Nine health benefits of chia seeds
Dr. Vuksan, Associate Director of the Clinical Nutrition and Risk Factor Modification Centre at St. Michaels’ Hospital in Toronto states, “You simply don’t see many other ingredients that can do what this seed can. You add them to any food, even bad food, and it will improve your health.” Here are nine of the health benefits of chia seed:
- Its soluble fiber lowers cholesterol and reduces belly fat, decreasing the risk of heart disease.
- It contains omega 3 and omega 6 fatty acids in a ratio that helps normalize cholesterol.
- The high protein content of chia makes them ideal for building muscle, which becomes more important as we get older.
- The soluble fiber in chia can reduce cravings for sugar and high glycemic carbs, and can regulate blood sugar.
- The healthy fats and fiber in chia seeds release energy, slowly providing consistent vigor rather than ups and downs.
- Chia can absorb ten times its weight in water so fluid stays in your body longer improving hydration.
- Eating chia seeds creates a full feeling, meaning you can eat smaller portions and lose weight without feeling hungry.
- The insoluble fiber in chia seeds helps to bulk up stools and clear out the digestive tract.
- The soluble fiber in chia seeds is a prebiotic, meaning that it feeds good bacteria, allowing them to destroy dangerous pathogens in your body.
In addition, these seeds can assist the body’s absorption of fat-soluble vitamins such as vitamins A, D, E, and K. They include vital minerals such as calcium, magnesium, iron, and zinc.
How should I use chia seeds?
These seeds are simple to eat because they do not need to be ground or toasted in order to be digested.
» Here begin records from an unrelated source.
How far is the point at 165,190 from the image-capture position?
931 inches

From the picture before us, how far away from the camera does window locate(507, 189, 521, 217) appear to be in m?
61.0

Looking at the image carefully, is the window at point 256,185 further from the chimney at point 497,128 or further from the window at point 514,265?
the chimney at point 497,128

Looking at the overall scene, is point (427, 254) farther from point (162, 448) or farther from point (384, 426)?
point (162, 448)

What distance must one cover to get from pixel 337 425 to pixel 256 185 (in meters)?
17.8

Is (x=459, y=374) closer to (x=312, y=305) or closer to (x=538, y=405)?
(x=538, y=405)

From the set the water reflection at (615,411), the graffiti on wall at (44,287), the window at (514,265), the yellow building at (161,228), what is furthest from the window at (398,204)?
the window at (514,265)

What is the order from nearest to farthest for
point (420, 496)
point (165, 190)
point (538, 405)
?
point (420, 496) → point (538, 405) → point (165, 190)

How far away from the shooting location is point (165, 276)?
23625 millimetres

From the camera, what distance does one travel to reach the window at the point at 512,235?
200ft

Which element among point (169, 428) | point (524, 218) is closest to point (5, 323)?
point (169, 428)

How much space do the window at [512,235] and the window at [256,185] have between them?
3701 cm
You can eat them in their raw state and are perfect sprinkled over a salad or an egg or vegetable dish. They are also stable and long-lasting, so they don’t need complex packaging or storage to prevent them from going bad.
Because a large percentage of the seed is soluble, they are also ideal for adding to soups, stews, or breakfast cereals. When added to water, chia seeds form a gel, which can be used in smoothies, frappes, or various other types of drinks. In Mexico, they combine chia seeds with water, lemon or lime juice, and sugar to make a healthy drink called chia fresca.
Are there any side effects of chia seeds?
There are very few known side effects of eating chia seeds. Because they improve digestion, you may notice some gas or bloating until your body adjusts to their effects. People with very low blood pressure should exercise caution with chia seeds, as they may lower their blood pressure excessively.